The forum message below compares two ways of selecting concordance lines. Why does the Fisher-Yates method take so much longer when 999 lines are drawn from a 10,000-line concordance?
-------- Article --------
Re: Corpora: code for random selection of concordance lines

From: Radu Florian (rflorian@cs.jhu.edu)
Date: Fri Mar 22 2002 - 23:51:52 MET

  • Next message: edwards@ICSI.Berkeley.EDU: "Re: Corpora: code for random selection of concordance lines"

    Rosie Jones wrote:
    > Interestingly, in practice this method is not appreciably slower. For the cited example,
    > selecting 999 lines from a 1000 line concordance, (and doing it 100 times over) doing the
    > fisher yates method on my machine takes 1 second, while the sampling-and-checking method takes
    > 3 seconds. When selecting 999 lines from a 10,000 line concordance (100 times), the
    > sampling-and-checking method takes 1 second, while the fisher yates algorithm (which after all
    > has to shuffle 10,000 lines) takes 14 seconds. Samples of up to 75% of the total concordance
    > size are faster with the sampling-and-checking method.
-------- Raw records --------
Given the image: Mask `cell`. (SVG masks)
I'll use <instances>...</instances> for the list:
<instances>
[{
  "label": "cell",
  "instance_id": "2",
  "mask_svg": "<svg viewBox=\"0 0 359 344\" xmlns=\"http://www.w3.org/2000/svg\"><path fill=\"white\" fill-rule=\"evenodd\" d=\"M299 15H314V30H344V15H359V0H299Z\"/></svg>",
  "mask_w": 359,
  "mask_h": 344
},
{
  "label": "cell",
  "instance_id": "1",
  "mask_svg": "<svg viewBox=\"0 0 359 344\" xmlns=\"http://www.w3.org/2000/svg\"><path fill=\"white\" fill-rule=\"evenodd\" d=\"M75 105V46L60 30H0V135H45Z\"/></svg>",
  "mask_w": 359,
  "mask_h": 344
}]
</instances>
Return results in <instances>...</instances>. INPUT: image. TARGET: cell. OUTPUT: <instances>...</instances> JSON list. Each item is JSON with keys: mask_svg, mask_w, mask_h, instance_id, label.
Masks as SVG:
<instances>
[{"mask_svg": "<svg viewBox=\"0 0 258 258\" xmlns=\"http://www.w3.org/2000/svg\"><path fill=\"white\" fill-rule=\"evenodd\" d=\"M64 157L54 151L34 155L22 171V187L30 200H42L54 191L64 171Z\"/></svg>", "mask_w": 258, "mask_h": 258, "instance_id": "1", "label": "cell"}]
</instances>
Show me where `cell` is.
--------
-------- Raw records --------
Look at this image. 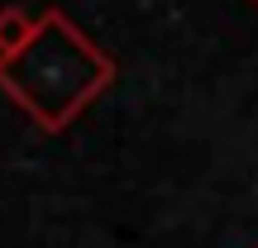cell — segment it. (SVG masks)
--------
• **Completed exercise**: The Fisher-Yates method has to shuffle all 10,000 lines. Done 100 times, that takes 14 seconds, while the sampling-and-checking method takes only 1 second.